The Growth of Electric Racing

The “Volkswagen ID R” electric race car has not only conquered Pikes Peak and claimed the events overall time. It now also holds the record time for an electric vehicle to lap The Nordschleife at 6:05.336. This time obliterated the previous electric vehicle record held by NIO EP9 by just under 40 seconds.

This feat by Volkswagen should not be taken lightly. It should be praised as a massive achievement to the motorsports community. This electric race car has set a faster time than the Porsche 911 GT2 RS, a production Lamborghini Huracán, and now sits second on The Nordschleife all-time lap record list behind only the preposterous Porsche 919 EVO.

The extraordinary thing about this lap record is observing the growth that electric vehicles have made in the two years between the attempt of the “NIO EP9” and the “Volkswagen ID R.” Couple that with the success of the Gen 2 Formula E car and it is possible to see a steady rise in electric racing. It wouldn’t be impossible to see some intwining within a major series like the World Endurance Championship.

Is it possible that the LMP1 class be replaced with an “LMPE” class? After all, that class of racing is supposed to showcase the technological advances of the automotive industry. I can see this as a natural progression of the LMP1 class that currently uses a hybrid engine that includes an electric motor that facilitates increased acceleration within the car.

Will the internal combustion engine eventually grow smaller and possibly become non-existent? With the FIA and AOC’s concept of a new GT1 class essentially evaporating into thin air, I believe that this could be a viable option toward the future for them.

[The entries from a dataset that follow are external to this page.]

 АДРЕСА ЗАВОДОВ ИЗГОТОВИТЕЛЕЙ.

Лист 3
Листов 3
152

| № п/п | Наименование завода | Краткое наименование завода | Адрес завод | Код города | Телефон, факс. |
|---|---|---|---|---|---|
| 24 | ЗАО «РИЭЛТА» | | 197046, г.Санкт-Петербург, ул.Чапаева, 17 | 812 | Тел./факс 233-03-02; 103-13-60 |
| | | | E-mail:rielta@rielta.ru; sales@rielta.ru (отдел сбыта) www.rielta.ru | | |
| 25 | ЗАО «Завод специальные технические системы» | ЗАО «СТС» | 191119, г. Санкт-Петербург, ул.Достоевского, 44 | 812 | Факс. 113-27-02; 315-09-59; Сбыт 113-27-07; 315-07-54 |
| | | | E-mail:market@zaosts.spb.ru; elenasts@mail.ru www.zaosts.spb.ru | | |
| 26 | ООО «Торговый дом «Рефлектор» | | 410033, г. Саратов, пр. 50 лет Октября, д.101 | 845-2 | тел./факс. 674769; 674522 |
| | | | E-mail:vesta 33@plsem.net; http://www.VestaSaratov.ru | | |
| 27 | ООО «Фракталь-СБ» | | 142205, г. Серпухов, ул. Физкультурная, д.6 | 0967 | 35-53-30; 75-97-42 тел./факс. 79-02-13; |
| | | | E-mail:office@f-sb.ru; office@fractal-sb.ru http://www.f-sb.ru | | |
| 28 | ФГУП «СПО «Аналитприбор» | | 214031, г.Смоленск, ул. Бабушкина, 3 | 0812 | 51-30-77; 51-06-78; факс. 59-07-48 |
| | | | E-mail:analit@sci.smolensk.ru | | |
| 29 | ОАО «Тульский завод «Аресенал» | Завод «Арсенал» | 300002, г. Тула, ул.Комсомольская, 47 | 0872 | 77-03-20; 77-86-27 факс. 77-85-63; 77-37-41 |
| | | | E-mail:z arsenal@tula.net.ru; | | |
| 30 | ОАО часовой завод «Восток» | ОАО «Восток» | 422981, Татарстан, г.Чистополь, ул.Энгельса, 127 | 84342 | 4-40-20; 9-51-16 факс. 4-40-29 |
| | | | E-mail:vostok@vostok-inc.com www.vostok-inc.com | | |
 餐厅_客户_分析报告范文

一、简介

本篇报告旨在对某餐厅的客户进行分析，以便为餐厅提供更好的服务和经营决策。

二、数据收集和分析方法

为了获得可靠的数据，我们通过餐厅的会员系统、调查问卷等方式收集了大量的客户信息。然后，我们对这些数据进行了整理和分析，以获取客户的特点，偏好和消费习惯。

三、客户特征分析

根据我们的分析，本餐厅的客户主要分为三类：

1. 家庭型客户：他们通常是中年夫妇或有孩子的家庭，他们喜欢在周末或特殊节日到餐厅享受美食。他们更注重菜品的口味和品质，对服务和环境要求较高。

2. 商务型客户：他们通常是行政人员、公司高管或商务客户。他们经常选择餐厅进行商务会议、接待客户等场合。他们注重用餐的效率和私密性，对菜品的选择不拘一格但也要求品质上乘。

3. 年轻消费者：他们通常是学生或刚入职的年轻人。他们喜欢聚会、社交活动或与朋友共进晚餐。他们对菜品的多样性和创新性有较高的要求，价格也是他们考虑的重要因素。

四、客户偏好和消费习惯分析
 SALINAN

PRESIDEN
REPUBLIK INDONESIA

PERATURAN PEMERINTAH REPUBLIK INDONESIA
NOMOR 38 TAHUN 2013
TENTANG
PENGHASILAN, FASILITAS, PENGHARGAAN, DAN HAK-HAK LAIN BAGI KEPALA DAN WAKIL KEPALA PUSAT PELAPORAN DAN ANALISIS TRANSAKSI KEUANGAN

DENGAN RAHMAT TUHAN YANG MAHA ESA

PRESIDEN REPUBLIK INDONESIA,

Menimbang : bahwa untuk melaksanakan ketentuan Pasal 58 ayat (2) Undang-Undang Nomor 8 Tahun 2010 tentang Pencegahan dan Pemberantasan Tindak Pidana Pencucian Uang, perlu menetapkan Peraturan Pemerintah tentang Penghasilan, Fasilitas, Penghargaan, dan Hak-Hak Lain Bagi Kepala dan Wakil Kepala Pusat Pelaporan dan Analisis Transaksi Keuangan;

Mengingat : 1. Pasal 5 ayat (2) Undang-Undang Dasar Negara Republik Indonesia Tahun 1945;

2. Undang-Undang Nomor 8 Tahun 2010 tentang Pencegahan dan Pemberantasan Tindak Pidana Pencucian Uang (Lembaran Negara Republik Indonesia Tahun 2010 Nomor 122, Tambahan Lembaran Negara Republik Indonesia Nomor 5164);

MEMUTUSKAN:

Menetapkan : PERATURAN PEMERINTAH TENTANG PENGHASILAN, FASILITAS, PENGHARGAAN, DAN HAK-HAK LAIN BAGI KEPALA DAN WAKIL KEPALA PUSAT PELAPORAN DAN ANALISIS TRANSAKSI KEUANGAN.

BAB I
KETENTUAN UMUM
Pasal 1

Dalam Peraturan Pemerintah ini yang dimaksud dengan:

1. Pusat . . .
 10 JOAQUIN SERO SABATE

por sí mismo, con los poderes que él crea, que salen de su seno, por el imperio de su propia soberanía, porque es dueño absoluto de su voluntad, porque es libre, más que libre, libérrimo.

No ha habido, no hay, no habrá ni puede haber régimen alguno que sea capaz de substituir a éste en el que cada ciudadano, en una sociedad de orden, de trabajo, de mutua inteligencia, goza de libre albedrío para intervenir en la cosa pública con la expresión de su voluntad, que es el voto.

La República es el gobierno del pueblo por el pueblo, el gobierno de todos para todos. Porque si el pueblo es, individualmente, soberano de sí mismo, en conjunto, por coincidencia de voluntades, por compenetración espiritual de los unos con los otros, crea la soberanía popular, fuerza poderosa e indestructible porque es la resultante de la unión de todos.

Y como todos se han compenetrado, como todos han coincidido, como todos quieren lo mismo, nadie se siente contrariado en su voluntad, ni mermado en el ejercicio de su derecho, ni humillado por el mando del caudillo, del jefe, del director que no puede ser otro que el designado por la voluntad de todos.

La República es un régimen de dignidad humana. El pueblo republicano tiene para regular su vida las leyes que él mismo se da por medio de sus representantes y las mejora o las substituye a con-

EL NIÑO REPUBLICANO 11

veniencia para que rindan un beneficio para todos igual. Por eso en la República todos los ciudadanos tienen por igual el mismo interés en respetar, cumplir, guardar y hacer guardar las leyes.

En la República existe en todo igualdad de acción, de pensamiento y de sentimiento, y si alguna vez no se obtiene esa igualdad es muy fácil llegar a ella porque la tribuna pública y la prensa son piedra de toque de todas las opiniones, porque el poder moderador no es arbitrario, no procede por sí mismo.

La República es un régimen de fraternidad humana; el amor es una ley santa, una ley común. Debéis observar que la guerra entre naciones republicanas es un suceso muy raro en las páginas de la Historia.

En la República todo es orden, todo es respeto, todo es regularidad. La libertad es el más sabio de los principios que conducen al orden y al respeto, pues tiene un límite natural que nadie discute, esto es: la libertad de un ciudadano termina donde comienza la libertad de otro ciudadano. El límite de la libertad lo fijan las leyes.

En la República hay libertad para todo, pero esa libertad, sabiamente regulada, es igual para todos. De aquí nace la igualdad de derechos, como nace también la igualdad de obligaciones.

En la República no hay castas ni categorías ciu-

Electric vehicles are exciting manufactures. Porsche has just announced their commitment to Formula E, where we have already seen their historic rivals of Audi and BMW become winners. Jaguar has created its own electric SUV series that are currently supporting Formula E during their race weekends. Tesla received the green light from the FIA to produce a series called Electric Production Car Series (EPCS). This series is where Tesla will prepare 20 Model S P100Ds that will be race-ready to compete on traditional racing circuits.

This kind of manufacture interest in electric power doesn’t just stop at 4-wheels. It has now extended to those that produce 2-wheel machines as MotoE has started their inaugural season this year and will accompany MotoGP for 5 of their 19 rounds.

There are still plenty of hurdles to jump and mountains to climb with electric racing. To dismiss their current existence within the world of motorsports is just naive because ready or not, here it comes.